Sevgili okurlarım, Hizbullah, PKK ve çete davaları ile cinayet sanıklarının tahliyeleriyle tartışmalı hale gelen CMK’nın 102. maddesi, muhalefet, iktidar ve kamunun gündeminde.
Tutukluluk sürelerini düzenleyen ve yürürlüğe yeni giren CMK’nın 102. maddesi kapsamında yaşanan tahliyeler kamu vicdanını derinden yaralayarak sızlattı.
Eli kanlı teröristlerin ve katillerin hüküm giymelerine karşın serbest kalması kamu vicdanını derinden sarstı.
Daha önce cinayetten iki kez hapse girmiş, 93 yılında özel affı’yla, 2000 yılında da Rahşan Affı’yla ceza evinden çıkmış, çıktıktan sonra tekrar cinayet işlemiş birçok suçlu, bu defa da 102. madde ile yine tahliye olarak, aramızda dolaşıyor.
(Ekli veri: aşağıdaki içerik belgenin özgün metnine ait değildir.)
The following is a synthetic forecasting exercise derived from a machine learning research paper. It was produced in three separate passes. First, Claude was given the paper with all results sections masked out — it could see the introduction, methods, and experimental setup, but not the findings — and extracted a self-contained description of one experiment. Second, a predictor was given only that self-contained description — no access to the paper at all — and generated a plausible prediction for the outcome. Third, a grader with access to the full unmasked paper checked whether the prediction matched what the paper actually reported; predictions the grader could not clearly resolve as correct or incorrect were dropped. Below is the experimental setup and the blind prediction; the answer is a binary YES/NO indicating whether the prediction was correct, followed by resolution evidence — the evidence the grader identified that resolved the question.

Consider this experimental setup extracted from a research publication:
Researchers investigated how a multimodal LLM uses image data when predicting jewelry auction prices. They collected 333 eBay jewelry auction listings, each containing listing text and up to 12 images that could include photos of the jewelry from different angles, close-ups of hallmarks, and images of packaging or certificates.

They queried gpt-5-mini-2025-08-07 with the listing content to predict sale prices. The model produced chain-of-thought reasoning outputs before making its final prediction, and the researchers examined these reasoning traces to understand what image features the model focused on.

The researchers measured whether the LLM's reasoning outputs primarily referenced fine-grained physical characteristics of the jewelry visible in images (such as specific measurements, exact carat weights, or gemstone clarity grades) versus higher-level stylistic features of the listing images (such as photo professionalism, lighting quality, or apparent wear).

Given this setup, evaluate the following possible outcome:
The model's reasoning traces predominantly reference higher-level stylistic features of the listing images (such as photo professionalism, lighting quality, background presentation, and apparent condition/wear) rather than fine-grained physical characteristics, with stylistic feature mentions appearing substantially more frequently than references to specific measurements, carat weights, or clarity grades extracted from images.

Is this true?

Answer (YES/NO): YES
Sürekli affın çıktığı Türkiye’de suçluların elini kolunu sallayarak aramızda dolaşması, toplumda bir kaygı ve üzüntü yaratmaktadır.
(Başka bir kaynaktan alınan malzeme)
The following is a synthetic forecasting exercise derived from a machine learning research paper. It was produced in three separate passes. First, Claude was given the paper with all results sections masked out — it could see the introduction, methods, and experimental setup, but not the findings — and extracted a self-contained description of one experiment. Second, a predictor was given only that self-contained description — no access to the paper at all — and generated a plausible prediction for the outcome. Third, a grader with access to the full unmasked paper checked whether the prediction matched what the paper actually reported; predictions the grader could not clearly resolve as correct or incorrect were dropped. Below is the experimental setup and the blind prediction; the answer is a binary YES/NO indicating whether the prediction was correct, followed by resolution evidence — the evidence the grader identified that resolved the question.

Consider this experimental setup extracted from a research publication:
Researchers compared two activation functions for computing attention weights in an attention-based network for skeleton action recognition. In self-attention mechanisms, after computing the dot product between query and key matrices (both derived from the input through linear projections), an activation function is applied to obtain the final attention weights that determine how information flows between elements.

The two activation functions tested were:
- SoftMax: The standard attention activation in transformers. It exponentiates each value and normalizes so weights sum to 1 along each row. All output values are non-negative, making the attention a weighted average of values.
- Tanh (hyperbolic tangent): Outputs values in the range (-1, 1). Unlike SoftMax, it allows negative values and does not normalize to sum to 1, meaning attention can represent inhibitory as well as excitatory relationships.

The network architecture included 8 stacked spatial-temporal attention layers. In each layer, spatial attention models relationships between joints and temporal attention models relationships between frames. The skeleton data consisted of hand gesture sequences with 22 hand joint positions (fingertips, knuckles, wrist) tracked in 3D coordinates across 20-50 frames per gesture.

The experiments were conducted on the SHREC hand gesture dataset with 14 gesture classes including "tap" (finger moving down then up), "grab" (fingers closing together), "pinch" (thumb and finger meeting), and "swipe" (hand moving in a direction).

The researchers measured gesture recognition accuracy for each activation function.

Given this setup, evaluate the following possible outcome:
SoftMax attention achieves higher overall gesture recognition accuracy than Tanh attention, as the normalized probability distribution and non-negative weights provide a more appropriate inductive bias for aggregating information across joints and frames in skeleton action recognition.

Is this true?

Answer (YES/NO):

Ceza Muhakemesi Kanunu’nun 102. Maddesinde yapılan düzenlemenin yürürlüğe girmesi ile birlikte, cezaevlerinde yatan etnik bölücü terör örgütü PKK ile Hizbullahçı suçlular başta olmak üzere cinayet, gasp, tecavüz ve bilumum suçlular teker teker tahliye ediliyor.
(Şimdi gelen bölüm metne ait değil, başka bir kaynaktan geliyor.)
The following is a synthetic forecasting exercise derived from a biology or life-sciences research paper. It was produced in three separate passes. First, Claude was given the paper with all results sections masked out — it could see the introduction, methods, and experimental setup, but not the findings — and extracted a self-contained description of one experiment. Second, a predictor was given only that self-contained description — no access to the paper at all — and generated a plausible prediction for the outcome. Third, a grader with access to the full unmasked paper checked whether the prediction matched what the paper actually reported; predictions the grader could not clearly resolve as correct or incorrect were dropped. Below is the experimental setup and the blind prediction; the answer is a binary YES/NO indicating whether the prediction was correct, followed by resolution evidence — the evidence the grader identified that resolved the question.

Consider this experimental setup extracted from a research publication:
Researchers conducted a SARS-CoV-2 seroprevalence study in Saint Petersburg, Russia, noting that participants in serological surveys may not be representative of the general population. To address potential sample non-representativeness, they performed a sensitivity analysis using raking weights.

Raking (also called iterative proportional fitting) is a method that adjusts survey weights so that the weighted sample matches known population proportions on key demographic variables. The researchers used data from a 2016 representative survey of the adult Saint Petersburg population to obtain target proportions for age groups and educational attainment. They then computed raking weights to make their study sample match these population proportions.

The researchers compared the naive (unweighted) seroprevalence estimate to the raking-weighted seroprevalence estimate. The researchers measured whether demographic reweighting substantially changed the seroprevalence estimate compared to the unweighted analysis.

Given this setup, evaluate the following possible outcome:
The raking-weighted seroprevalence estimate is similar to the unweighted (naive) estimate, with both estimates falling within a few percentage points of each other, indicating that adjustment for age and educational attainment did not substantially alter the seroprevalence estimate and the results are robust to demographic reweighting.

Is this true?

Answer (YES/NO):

Bu durumu; ister af olarak görün, isterseniz de hukuki bir düzenleme olarak görün!
Gerçek olan ise, suçluların ellerini kollarını sallayarak cezalarını çekmeden salıverilmesidir.
Düşünün! Adamın biri çıkıyor 5 kişiyi gözünü kırpmadan öldürüyor, 13 kişiyi yaralıyor ve kanun 90 yıl 10 ay ceza ile cezalandırıyor bu adamı.
İşte bu şahıs kanunda yapılan bir yeni düzenleme ile 5 yılın sonunda serbest kalıyor.
Öte tarafta devlete, millete, askere, polise, sivil vatandaşa her türlü hain saldırıyı düzenleyip vatanını, milletini, bayrağını seven insanımızı katleden, etnik bölücü terör örgütü PKK’lı terörist tutuklulara gelince… Mahkemeler suçlarına 20-30 sene ceza vermiş. Ama kanundaki bir düzenleme ile 10 yılın sonunda serbest kalıyor.
Kaçırdıkları insanları domuz bağı denilen yöntemle ellerini kollarını bağlayıp canlı – canlı üzerlerine beton döküp katleden terör örgütü Hizbullahçı tutuklar da, 10 seneyi doldurmaları neticesinde serbest bırakıldılar.
Sokaklarımızda savunmasız kızlarımızın ırzına geçip bundan da pişman olmayan namussuzların da, suçlarına biçilen cezalarını doldurmadan serbest bırakılıp, sokaklara geri dönmelerine izin verildi… Bunların hepsi, kamunun vicdanını sızlatan tahliyelerdir.
Veya vatandaşın can ve malına zarar verip, malını gasp eden gaspçılarında mahkemenin biçtiği cezanın tamamını çekmeden sokaklara geri dönmelerinin sağlanması…
Hani adalet mülkün temeli idi! Adaletin mülkün temeli olduğuna inanıyor hak, hukuk ve adaletten bahsediyoruz…
Adalet mi bu? Bunun neresi hukuk? Bunun neresi adalet?
Kanun buysa, bu insanları kanunsuzluğa itmektedir
Şehitlerimizin kemikleri ile kamu vicdanını sızlatan tahliyelerdir bunlar!